- _Written problem_: Below are some records. Quote exactly the lines from the one that contains "Comparing [467,83] against" through the last, both included, and leave out the pictures.

:: Records shown

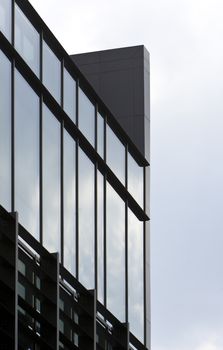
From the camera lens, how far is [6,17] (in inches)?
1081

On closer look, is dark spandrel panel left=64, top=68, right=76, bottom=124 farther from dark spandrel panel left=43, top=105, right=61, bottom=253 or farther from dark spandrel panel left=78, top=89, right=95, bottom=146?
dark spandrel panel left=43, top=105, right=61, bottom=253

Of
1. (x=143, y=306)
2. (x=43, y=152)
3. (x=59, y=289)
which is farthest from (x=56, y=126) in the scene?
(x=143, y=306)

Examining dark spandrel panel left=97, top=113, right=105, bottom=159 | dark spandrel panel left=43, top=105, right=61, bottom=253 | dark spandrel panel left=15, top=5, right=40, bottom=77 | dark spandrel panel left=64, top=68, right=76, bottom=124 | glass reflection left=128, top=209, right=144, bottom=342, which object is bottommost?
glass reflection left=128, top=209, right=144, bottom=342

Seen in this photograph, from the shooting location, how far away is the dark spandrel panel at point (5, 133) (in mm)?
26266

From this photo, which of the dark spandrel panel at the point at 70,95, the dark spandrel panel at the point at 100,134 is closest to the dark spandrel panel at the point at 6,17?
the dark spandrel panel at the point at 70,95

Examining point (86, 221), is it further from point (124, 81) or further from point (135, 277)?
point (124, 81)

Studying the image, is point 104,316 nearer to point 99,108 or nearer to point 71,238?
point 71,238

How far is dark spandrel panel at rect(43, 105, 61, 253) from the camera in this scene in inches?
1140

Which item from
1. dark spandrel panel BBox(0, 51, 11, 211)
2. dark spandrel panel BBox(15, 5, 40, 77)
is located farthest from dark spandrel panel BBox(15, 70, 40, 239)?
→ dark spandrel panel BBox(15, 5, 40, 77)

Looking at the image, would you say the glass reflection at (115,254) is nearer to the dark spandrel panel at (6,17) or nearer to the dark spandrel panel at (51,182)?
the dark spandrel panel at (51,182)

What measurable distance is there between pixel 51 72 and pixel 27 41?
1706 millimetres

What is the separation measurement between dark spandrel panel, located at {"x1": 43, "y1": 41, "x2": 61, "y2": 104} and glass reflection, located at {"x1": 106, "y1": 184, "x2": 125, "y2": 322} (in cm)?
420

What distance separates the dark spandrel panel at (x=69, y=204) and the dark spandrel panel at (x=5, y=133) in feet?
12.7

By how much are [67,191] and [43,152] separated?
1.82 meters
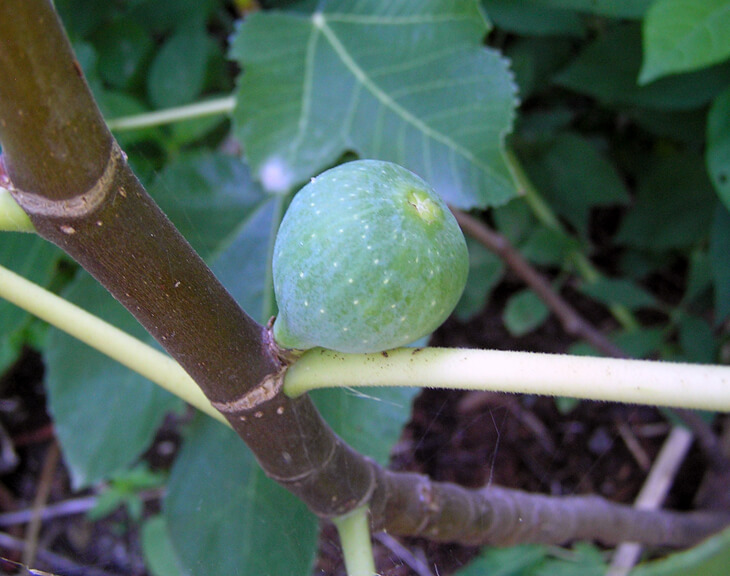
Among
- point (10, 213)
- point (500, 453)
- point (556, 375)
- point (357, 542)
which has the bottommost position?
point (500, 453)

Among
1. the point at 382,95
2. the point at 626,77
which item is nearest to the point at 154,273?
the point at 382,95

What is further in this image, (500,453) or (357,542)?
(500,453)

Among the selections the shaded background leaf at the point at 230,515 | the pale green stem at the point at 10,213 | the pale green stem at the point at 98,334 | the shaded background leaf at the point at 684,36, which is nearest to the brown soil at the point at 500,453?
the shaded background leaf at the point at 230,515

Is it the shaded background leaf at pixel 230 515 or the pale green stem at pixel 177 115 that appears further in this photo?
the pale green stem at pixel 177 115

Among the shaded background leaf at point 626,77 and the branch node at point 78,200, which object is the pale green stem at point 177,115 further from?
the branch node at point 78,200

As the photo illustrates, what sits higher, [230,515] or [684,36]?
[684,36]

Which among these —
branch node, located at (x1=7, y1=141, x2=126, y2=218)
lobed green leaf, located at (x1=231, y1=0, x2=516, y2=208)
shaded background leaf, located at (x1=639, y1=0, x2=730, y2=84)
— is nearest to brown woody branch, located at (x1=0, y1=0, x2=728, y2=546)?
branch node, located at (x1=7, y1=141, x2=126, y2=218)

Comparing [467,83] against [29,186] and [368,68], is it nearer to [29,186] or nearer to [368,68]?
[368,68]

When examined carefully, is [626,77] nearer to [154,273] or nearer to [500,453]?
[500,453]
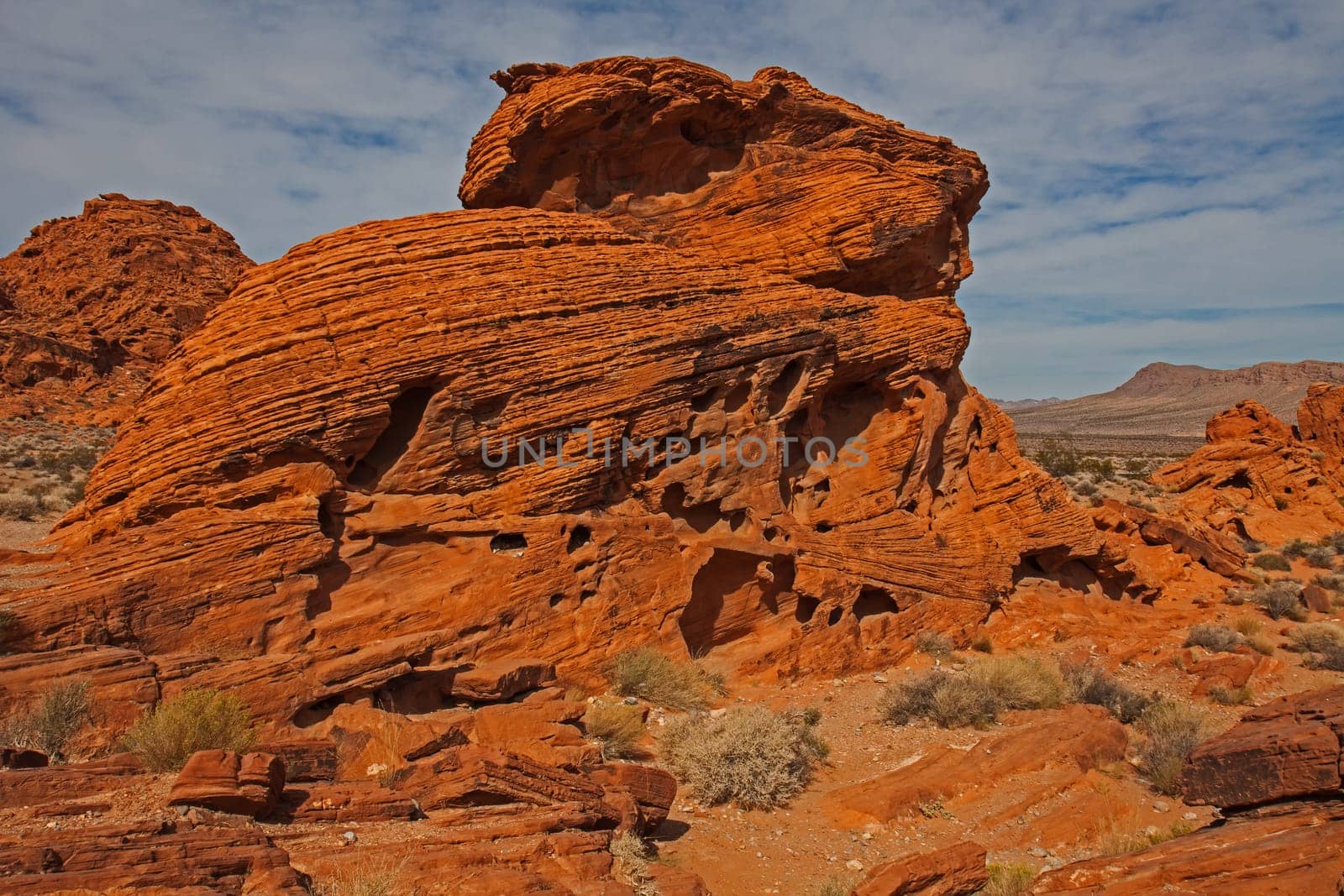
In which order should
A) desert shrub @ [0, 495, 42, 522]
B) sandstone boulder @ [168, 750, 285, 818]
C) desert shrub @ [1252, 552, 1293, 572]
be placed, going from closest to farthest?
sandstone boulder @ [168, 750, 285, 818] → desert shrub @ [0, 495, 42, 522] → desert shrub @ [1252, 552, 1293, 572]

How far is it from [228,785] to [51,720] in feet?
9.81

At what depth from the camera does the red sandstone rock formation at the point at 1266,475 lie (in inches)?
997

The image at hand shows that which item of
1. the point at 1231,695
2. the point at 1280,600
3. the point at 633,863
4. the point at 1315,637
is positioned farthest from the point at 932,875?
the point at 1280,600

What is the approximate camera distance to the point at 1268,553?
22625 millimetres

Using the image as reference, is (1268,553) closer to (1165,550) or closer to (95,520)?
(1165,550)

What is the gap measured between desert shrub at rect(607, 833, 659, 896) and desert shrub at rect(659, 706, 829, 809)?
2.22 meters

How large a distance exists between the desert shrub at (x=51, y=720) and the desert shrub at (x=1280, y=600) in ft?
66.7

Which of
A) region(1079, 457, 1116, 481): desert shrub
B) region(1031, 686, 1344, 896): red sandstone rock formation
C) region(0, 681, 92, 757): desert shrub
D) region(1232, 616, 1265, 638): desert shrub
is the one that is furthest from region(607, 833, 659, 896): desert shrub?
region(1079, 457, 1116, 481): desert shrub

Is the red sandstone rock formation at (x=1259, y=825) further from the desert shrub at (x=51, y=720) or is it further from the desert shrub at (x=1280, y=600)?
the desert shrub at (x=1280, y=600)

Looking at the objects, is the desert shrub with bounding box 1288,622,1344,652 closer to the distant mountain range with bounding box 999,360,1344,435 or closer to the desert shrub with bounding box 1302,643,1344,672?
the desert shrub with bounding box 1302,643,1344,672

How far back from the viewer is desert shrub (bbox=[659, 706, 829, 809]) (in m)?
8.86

::::

- _The solution_:
Comparing [467,83] against [29,186] and [368,68], is it nearer to [29,186] or nearer to [368,68]?
[368,68]

When examined carefully, is [626,77] nearer to [154,273] or nearer to [500,453]?
[500,453]
In which order should
A) desert shrub @ [0, 495, 42, 522]
B) sandstone boulder @ [168, 750, 285, 818]
C) desert shrub @ [1252, 552, 1293, 572]
be placed, going from closest to farthest?
sandstone boulder @ [168, 750, 285, 818] → desert shrub @ [0, 495, 42, 522] → desert shrub @ [1252, 552, 1293, 572]

How far is it from [228,785] to [51,720] in feet?
9.81

At what depth from the camera does the red sandstone rock formation at the point at 1266,475 lie (in inches)?
997

The image at hand shows that which item of
1. the point at 1231,695
2. the point at 1280,600
3. the point at 633,863
4. the point at 1315,637
is positioned farthest from the point at 932,875?
the point at 1280,600

What is the approximate camera distance to the point at 1268,553?
22625 millimetres

Using the image as reference, is (1268,553) closer to (1165,550) or closer to (95,520)?
(1165,550)

What is the gap measured between desert shrub at rect(607, 833, 659, 896) and desert shrub at rect(659, 706, 829, 809)?
2.22 meters

How large a distance exists between the desert shrub at (x=51, y=720) and the desert shrub at (x=1280, y=600) in ft?
66.7

Which of
A) region(1079, 457, 1116, 481): desert shrub
B) region(1031, 686, 1344, 896): red sandstone rock formation
C) region(0, 681, 92, 757): desert shrub
D) region(1232, 616, 1265, 638): desert shrub
is the one that is furthest from region(607, 833, 659, 896): desert shrub?
region(1079, 457, 1116, 481): desert shrub

Is the red sandstone rock formation at (x=1259, y=825) further from the desert shrub at (x=51, y=720) or is it further from the desert shrub at (x=1280, y=600)?
the desert shrub at (x=1280, y=600)

Looking at the objects, is the desert shrub with bounding box 1288,622,1344,652 closer to the distant mountain range with bounding box 999,360,1344,435 or closer to the desert shrub with bounding box 1302,643,1344,672?
the desert shrub with bounding box 1302,643,1344,672

How far back from the viewer is desert shrub (bbox=[659, 706, 829, 809]) (in m)?
8.86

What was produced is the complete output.